I read a fascinating story in Time magazine this week about women who transitioned to be men and the perspective it gave them on sexism.

They gained professional respect, but lost intimacy. They exuded authority, but caused fear.

“I have to be very careful to not be staring at kids,” said one. “I can look at a mum and her baby, but I can’t look for too long. I miss being seen as not a threat.” Ditto for kids on the playground and puppies, multiple guys said.

And every one of them said they’d experienced a moment when they were walking at night behind a woman, and suddenly realised that she was walking faster or clutching her purse because she was scared.

“If I start to get too close, I can feel her fear, I can feel that she’s getting upset,” one noted.

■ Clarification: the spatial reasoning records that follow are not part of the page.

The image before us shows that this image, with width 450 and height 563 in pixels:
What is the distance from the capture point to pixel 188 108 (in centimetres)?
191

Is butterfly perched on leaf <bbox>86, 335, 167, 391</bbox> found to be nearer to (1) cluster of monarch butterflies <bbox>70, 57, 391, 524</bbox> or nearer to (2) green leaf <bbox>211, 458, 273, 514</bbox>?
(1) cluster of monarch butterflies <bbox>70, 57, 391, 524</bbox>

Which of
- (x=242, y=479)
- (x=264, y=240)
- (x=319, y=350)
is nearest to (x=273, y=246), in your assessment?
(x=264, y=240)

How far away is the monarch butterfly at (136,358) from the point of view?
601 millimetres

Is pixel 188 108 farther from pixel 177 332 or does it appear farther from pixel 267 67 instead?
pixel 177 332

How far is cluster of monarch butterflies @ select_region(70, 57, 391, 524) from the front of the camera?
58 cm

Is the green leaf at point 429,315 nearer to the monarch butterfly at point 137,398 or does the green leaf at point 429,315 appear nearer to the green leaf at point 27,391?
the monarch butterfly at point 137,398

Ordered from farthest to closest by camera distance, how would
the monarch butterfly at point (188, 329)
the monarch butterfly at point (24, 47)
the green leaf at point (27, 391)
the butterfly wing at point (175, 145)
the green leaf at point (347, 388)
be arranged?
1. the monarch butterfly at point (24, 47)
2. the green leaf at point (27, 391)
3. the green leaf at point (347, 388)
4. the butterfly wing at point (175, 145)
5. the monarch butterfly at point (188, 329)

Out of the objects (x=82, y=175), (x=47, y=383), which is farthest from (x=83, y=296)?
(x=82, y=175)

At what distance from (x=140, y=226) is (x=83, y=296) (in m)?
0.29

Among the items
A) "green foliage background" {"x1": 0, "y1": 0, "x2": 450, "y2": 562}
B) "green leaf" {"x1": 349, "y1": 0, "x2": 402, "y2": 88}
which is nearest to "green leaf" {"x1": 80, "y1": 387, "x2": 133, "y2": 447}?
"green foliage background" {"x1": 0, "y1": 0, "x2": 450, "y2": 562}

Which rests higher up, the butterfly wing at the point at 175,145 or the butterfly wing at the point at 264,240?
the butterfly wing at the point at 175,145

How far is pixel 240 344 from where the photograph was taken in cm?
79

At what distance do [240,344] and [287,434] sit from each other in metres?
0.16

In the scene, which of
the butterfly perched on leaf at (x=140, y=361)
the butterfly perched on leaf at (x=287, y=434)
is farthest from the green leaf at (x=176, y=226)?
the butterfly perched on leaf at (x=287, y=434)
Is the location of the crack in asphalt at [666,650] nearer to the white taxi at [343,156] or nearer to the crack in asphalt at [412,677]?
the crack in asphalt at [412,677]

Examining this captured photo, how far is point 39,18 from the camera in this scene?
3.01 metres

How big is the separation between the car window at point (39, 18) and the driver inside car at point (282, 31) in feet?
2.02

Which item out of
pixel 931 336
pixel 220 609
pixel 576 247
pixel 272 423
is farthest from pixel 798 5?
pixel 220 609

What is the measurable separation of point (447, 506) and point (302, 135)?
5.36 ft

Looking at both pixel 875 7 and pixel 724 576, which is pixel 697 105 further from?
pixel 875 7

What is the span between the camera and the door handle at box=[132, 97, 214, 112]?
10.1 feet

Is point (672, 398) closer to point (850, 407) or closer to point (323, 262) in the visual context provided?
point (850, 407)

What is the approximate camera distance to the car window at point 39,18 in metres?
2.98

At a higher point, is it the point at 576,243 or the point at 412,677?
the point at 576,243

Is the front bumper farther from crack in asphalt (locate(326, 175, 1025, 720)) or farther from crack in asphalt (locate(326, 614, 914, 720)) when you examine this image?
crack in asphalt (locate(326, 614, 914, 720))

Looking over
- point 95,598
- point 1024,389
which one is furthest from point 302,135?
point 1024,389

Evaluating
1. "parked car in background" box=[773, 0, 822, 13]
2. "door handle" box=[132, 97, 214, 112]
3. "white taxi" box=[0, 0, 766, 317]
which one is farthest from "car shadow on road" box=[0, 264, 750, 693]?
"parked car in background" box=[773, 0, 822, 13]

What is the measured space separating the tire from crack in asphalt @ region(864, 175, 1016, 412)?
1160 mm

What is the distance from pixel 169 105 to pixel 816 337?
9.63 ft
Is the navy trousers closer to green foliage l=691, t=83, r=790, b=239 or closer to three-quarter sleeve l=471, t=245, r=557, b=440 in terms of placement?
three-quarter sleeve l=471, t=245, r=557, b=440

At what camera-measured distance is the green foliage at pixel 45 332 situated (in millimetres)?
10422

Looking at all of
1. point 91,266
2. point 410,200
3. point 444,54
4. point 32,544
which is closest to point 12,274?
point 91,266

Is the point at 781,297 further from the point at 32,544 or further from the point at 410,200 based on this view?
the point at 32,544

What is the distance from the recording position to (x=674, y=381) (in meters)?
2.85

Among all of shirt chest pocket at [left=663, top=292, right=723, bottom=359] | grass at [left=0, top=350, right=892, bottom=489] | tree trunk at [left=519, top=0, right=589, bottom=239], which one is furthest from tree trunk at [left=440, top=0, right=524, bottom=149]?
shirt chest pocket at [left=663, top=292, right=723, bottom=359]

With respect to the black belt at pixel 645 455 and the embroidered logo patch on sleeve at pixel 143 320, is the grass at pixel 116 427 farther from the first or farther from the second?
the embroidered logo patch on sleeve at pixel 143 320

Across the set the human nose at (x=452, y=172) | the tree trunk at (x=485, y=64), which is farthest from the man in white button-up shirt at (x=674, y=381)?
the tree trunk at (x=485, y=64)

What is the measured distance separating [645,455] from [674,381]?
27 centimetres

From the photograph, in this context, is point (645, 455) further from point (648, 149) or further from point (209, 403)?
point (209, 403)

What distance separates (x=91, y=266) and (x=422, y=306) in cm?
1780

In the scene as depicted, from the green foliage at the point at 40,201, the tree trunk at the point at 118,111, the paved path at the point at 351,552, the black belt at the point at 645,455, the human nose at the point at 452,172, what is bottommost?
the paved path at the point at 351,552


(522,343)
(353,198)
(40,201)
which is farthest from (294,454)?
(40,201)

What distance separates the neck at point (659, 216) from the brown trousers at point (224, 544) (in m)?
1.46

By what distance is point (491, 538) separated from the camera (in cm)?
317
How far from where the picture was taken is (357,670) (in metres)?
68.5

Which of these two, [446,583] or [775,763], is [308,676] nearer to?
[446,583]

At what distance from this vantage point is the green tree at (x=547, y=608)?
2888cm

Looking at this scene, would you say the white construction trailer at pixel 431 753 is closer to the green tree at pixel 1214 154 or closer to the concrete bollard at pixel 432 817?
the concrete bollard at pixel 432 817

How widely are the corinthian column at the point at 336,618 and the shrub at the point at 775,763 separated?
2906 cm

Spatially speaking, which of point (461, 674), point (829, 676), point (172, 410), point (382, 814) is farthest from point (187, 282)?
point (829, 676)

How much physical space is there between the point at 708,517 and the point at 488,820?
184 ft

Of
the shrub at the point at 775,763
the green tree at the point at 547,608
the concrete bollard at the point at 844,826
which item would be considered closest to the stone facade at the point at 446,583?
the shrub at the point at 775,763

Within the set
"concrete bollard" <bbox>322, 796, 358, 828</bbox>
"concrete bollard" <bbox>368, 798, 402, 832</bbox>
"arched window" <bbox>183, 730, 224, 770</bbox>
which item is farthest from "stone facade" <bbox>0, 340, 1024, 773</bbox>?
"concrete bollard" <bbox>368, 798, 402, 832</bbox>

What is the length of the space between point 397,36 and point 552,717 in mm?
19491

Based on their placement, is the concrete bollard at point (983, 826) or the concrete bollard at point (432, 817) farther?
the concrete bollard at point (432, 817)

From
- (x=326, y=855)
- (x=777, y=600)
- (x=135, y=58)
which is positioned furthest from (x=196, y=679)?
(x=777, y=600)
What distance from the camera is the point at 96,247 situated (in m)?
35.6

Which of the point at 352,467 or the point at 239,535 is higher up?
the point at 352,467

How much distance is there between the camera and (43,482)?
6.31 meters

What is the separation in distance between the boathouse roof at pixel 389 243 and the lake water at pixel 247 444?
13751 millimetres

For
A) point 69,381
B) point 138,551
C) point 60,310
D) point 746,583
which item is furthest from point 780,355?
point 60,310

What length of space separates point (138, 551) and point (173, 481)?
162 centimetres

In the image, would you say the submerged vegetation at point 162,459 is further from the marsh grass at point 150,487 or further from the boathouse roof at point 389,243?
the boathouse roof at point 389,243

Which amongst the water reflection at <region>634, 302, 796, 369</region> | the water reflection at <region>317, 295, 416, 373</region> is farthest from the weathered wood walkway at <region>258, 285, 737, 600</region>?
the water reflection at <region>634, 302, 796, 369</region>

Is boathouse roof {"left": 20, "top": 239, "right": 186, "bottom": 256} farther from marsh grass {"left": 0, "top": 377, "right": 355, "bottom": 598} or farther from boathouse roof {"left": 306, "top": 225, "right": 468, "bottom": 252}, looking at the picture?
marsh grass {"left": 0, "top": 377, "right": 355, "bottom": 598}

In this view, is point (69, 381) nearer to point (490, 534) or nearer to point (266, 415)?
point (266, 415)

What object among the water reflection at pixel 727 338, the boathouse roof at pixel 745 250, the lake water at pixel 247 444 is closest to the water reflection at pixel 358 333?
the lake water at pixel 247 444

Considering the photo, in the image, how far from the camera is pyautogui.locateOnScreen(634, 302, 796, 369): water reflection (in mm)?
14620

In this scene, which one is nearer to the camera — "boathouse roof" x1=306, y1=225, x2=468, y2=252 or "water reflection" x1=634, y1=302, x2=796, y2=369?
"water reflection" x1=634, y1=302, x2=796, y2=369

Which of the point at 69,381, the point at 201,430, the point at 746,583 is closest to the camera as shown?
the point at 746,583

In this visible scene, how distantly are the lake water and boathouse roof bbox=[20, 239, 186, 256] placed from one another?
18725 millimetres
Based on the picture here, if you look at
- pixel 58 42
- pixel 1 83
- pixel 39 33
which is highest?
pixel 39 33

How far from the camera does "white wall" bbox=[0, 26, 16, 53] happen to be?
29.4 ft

Imagine being a kind, decent male who constantly faced with the stereotype that men are inherently “bad” and scary.

How awful would that be?

For every “bad” man there are 20 good, kind, gentle ones. I’ve been fortunate to live a life filled with the later.

But I wouldn’t want to be one because what it feels like for a girl is pretty freaking awesome.

And we should we celebrating that.

Song of the day: Madonna “What it feels like for a girl”

 

 

4 thoughts on “What it feels like for a girl

Add yours

  1. Fascinating TIME article, although full of male assumptions (which is ironic). We were talking to a trans man last year who said the biggest effect of transitioning to male had been “the automatic assumption of competency”. Which made me feel like punching the whole world for such an AAAAARRRRRGGGGGHHHHH thing (see? Leaves me incoherent with rage). No questions raised about decisions, just blank acceptance because someone is male. F that. But then there is the plunge into a world that is more violent and that accepts casual violence. Violence against women is a terrifying thing, especially as it is so exceptionally brutal, but violence between men is so casual, so accepted, that that is in itself terrifying. And then there’s the whole smell thing. A lot, and I mean a LOT, of trans men express dismay at suddenly finding themselves smelly. Testosterone stinks. Literally. That seems trivial in light of the violence, but there are so many aspects to this that transitioning people don’t know about, can’t know about, unless it’s brought out into the light. Our definitions of male and female are incredibly narrow. They straightjacket us all, and they are especially restrictive for men. These are really really hard decisions. No wonder people struggle with it all.

  2. Interesting post, and i like your defiance at the end. A good topic and a hopefully will get some people thinking.
    Not sure if you know this, the opening lines are taken from a movie called ‘The Cement Garden’ (1993). And really highlights the nature of being a woman in some very extreme circumstances.